Since the 18th century, people have come to admire the beautiful landscapes of the Mont-Tremblant region, and of course the mountain itself.
The highest peak in the Laurentians has something for all ski and snowboarding enthusiasts. First and foremost, snow: the mountain receives on average 380 cm (12.47 feet) of snow each year and has the most powerful snowmaking system in Eastern Canada. Its 95 trails and 3 snow parks offer spectacular views and thrilling runs.
However, the magnificent resort has plenty of other activities on offer, for example, if you can walk, you can snowshoe! This activity is perfect for families and nature lovers.
The trails are spread over an area of over 25 square kilometers of forests, meadows, lakes, and streams. This territory is inhabited by many birds and animals such as white-tailed deer that you may be lucky enough to encounter on your hike.
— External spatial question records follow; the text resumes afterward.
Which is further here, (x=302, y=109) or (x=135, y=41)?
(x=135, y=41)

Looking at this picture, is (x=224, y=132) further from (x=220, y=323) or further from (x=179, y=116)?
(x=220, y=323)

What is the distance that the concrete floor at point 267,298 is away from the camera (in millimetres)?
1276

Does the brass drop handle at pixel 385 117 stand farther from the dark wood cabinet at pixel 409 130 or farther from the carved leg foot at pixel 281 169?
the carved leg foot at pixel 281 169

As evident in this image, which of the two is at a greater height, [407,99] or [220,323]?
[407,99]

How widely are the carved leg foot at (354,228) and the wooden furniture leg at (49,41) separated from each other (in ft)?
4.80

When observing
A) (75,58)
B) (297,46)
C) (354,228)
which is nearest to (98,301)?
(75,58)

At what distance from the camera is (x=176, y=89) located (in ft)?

This ingenious means of transport was invented by the Aboriginals and later adopted by the coureurs de bois, or woodsmen. There’s still no better way to stay atop the powder on a winter hike. Snowshoes are great for scaling snowy slopes and striding through vast wooded areas. In the cold season, don’t leave home without them!
The Amerindians had perfected their design well before the arrival of the Europeans, taking inspiration from shapes found in nature and coming up with four basic snowshoe types: the beaver tail, the owl tail, the round-end and the bear paw. These days, snowshoes tend to be more compact, featuring light metal frames, crampons and straps that are better adapted to today’s footwear. However, old-fashioned babiche (rawhide) snowshoes, if largely relegated to the status of decorative objects, are nonetheless perfectly snow-worthy—according to their proud owners!